An active participant in recycling used food and beverage packaging, Switzerland-based Tetra Pak has decided to fund and install robotic sorting arms at some of the material recycling facilities (MRFs) to propagate the storing and sorting of end-of-life cartons.
Recycling aluminium foils or cans is extremely simple as they are comprised of the purest form of aluminium that can be directly pushed through a recycling device without the need to separate any building materials. But on the other hand, aluminium laminated cardboard, paper or plastic needs to be sorted and the materials individually separated before the elements can be run through recycling drives.
Tetra Pak’s fundraiser will be for eligible local authoritative groups and their waste management providers, which have not yet introduced kerbside collection in the region. The Swiss packaging company is giving them an opportunity to adopt such a collection drive by “early next year”.
On receiving applications, Tetra Pak will lead “a process of evaluation and due diligence, after which funding will be delivered to selected councils,” as was declared by the company.
The sustainability director for Northern and Eastern Europe at Tetra Pak, Dragan Rajkovic, explained: “With the number of UK households growing by almost 6% in a decade and local authorities expected to do more in terms of service provision, often with fewer resources, Tetra Pak wants to help contribute to supporting local recycling, from how the packaging is designed through to direct financial support for collection services.”
Tetra Pak also notified that Department for Environment, Food & Rural Affairs (Defra) has not yet come up with finalised or standardised collections legislation but the “direction of travel” is prominent as it encourages councils to introduce collection drives as soon as possible. Cartons hold a primary place in Defra’s collection consultations, but its protocol has not been framed yet.
The international carton producer is confident that its funding might aid the “forward-thinking and innovative groups” of local inhabitants to be financially independent in introducing sustainability drives now, that “will be required in the next two years regardless”.
Tetra Pak also commented that the funding opportunity had been planned “alongside other support and expertise available from the Alliance of Beverage Cartons and the Environment UK (ACE), including generous subsidies for collected material sent to the carton mill in Yorkshire”.

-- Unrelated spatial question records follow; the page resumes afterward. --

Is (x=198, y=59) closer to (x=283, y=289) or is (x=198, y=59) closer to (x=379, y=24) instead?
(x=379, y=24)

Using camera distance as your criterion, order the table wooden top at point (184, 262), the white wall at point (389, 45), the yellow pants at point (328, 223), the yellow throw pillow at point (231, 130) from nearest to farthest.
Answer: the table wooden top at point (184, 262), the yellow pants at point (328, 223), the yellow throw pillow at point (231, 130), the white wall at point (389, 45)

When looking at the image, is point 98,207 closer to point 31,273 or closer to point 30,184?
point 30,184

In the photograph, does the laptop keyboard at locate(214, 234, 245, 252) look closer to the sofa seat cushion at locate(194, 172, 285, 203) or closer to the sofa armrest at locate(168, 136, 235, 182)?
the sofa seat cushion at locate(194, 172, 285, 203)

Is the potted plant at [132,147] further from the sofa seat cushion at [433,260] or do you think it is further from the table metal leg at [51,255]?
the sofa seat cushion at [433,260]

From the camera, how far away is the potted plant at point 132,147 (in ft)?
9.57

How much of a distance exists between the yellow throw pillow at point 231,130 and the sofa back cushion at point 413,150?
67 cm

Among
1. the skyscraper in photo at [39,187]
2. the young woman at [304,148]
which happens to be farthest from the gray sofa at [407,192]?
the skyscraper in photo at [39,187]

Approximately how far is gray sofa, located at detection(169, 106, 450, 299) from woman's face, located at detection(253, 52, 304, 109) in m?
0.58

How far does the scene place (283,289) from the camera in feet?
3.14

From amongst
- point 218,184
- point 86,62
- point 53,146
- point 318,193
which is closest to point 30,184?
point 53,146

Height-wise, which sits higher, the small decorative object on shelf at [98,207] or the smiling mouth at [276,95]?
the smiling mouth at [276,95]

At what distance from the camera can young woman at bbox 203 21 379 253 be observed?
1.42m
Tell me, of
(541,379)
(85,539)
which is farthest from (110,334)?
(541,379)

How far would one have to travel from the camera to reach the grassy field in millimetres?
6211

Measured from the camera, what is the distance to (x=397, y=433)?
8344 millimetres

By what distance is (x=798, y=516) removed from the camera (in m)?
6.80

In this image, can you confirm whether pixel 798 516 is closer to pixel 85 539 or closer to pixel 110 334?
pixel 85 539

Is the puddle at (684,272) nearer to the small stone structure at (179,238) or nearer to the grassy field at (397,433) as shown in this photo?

The robotic sorting arm mounted for eligible applicants will be adjustable, movable and flexible; alongside will add proper infrastructure to host a new kerbside collection drive, as Tetra Pak defines.
Recently, Tetra Pak oversaw the construction of a carton mill at Halifax, West Yorkshire, which collects and sorts cartons for recycling, wholly run by ACE UK. The mill has a processing capacity of 25,000 tonnes of cartons per annum but is currently working at low power.
“Collecting cartons at kerbside gives the scale and volume that can be sent to this carton mill for processing and turning back into new products, such as cardboard tubes and floor matting. And now our offer of direct funding interventions for sorting infrastructure is aiming to tackle a barrier to greater kerbside collections,” Tetra Pak added to its statement.
The company concluded by saying: “The opportunity is collaboration. The chance to implement this at the local level is now.”
As Tetra Pak evaluates, almost 2.3 billion food and drink cartons are circulated along the UK food industry each year; approximately 6 million can be accounted for per UK local authority. Around 70% of these cartons contain paperboard, which can be separated from polymers or aluminium by using revolutionary sorting technologies available on the planet. Tetra Pak is trying to introduce a circular economy by planning this move.